» Provided records:
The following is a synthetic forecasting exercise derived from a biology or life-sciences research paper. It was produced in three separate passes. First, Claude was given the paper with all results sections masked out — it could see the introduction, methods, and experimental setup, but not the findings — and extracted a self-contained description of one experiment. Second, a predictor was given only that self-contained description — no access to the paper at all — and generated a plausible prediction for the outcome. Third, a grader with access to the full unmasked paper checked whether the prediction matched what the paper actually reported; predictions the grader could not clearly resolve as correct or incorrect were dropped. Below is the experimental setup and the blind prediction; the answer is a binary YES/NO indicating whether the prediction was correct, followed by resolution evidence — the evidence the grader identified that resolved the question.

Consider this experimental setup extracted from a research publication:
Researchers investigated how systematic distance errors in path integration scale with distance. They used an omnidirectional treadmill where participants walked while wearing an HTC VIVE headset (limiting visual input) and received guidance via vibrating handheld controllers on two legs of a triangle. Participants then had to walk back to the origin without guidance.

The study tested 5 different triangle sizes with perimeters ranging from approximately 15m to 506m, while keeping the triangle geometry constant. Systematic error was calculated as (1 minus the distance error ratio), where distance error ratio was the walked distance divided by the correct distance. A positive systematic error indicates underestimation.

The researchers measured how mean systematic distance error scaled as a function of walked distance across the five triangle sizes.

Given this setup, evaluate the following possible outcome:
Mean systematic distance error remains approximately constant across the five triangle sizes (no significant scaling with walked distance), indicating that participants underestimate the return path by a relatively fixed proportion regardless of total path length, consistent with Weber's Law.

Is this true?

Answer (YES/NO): NO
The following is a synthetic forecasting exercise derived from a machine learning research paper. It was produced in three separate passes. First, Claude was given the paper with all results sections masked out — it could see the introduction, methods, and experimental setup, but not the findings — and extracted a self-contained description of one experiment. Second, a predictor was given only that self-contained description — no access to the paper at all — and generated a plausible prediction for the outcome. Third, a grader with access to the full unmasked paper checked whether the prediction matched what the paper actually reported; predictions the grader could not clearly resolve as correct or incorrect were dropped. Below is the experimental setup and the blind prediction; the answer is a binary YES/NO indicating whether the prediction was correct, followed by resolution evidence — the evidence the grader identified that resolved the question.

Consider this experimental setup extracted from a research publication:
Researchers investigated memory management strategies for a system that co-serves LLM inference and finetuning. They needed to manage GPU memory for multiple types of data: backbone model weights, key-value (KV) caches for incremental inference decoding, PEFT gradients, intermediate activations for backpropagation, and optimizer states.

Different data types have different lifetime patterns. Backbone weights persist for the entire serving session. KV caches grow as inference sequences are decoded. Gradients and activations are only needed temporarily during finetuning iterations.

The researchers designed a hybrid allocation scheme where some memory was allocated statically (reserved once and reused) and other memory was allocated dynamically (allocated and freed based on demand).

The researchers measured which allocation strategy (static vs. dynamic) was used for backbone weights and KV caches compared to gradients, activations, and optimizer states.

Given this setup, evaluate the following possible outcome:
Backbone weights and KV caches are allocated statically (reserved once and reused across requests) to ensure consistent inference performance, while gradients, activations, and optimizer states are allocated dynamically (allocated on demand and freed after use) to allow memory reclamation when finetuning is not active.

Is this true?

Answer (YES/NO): YES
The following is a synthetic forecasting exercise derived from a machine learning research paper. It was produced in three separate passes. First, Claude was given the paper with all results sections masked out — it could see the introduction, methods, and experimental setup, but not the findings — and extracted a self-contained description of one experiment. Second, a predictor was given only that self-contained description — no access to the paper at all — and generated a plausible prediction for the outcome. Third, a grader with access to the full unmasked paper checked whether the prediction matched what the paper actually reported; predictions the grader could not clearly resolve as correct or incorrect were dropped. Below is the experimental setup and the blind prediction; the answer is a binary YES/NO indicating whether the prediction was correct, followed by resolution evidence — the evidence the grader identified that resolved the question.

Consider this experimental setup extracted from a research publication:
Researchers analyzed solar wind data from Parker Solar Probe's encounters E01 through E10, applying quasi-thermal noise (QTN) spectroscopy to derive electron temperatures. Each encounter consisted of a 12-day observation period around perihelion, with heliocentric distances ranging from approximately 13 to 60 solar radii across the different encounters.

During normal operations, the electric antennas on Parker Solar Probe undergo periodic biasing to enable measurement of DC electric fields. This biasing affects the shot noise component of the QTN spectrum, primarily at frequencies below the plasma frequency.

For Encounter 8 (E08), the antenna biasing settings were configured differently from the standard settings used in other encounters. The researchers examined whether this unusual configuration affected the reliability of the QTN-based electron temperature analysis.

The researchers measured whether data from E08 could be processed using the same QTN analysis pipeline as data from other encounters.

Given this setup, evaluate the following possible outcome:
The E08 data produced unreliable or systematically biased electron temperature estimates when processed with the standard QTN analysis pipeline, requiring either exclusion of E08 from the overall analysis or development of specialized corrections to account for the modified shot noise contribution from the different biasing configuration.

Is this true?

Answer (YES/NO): YES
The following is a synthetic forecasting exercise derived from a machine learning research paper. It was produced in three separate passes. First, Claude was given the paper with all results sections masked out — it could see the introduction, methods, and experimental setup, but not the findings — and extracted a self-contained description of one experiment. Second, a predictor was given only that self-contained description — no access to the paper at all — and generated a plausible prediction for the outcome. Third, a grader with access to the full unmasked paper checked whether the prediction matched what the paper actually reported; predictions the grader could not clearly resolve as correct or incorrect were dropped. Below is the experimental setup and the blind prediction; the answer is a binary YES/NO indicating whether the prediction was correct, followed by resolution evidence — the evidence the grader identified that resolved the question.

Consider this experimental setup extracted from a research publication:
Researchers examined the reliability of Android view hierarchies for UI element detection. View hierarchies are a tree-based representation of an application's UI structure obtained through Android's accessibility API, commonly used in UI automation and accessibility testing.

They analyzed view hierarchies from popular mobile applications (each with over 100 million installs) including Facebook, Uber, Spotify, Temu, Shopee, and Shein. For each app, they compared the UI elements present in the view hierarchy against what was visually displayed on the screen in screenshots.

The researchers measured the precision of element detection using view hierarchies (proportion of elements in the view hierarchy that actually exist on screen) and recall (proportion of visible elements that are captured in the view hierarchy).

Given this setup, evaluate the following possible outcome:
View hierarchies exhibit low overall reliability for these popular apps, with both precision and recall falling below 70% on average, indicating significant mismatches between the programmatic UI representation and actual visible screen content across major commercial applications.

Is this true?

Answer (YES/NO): YES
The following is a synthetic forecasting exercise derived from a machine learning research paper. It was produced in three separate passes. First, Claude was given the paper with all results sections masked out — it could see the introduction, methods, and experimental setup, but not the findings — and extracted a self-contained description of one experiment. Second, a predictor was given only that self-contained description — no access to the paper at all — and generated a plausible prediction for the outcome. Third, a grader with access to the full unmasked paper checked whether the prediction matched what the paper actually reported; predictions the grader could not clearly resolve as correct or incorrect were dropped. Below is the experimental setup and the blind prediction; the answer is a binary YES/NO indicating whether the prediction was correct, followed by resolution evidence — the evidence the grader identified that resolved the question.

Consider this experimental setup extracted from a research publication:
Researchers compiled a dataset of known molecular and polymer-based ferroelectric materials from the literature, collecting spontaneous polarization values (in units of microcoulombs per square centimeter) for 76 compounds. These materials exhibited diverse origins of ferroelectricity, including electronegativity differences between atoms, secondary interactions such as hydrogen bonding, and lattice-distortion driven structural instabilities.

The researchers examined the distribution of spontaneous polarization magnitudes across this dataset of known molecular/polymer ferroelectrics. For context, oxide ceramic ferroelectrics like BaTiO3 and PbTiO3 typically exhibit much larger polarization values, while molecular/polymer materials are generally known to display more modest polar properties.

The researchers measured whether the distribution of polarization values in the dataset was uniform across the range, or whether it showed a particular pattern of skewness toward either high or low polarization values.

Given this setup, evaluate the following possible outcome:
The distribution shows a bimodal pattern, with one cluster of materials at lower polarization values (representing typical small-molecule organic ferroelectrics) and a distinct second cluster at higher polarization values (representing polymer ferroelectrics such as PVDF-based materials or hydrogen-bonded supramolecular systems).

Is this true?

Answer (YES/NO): NO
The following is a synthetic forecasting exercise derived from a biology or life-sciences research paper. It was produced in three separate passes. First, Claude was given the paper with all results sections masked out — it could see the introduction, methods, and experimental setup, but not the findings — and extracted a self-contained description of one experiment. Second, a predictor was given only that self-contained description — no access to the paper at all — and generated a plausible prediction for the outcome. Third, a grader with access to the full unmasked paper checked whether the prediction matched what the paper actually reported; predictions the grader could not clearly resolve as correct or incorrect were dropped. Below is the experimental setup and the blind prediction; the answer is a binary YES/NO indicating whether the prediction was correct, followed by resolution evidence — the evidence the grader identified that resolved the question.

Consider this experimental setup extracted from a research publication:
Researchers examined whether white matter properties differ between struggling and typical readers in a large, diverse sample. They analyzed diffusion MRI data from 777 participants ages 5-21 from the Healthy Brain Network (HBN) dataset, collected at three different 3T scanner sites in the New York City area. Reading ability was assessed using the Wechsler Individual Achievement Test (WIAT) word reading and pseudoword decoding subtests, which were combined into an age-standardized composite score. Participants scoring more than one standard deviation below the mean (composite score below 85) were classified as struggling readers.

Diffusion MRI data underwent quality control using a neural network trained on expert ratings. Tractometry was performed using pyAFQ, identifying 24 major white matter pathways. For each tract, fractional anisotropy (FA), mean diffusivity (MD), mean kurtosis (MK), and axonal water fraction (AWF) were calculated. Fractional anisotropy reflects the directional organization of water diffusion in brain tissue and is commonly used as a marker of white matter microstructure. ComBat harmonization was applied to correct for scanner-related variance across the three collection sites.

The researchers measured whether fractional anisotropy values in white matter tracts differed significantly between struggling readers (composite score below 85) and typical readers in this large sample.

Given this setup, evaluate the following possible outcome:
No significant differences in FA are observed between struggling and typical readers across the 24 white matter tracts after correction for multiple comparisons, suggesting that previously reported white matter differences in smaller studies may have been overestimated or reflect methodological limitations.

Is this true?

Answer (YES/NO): YES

» Brief:
In the data above, find each line that has the word "either" and copy it out.

» Final answer:
The E08 data produced unreliable or systematically biased electron temperature estimates when processed with the standard QTN analysis pipeline, requiring either exclusion of E08 from the overall analysis or development of specialized corrections to account for the modified shot noise contribution from the different biasing configuration.
The researchers measured whether the distribution of polarization values in the dataset was uniform across the range, or whether it showed a particular pattern of skewness toward either high or low polarization values.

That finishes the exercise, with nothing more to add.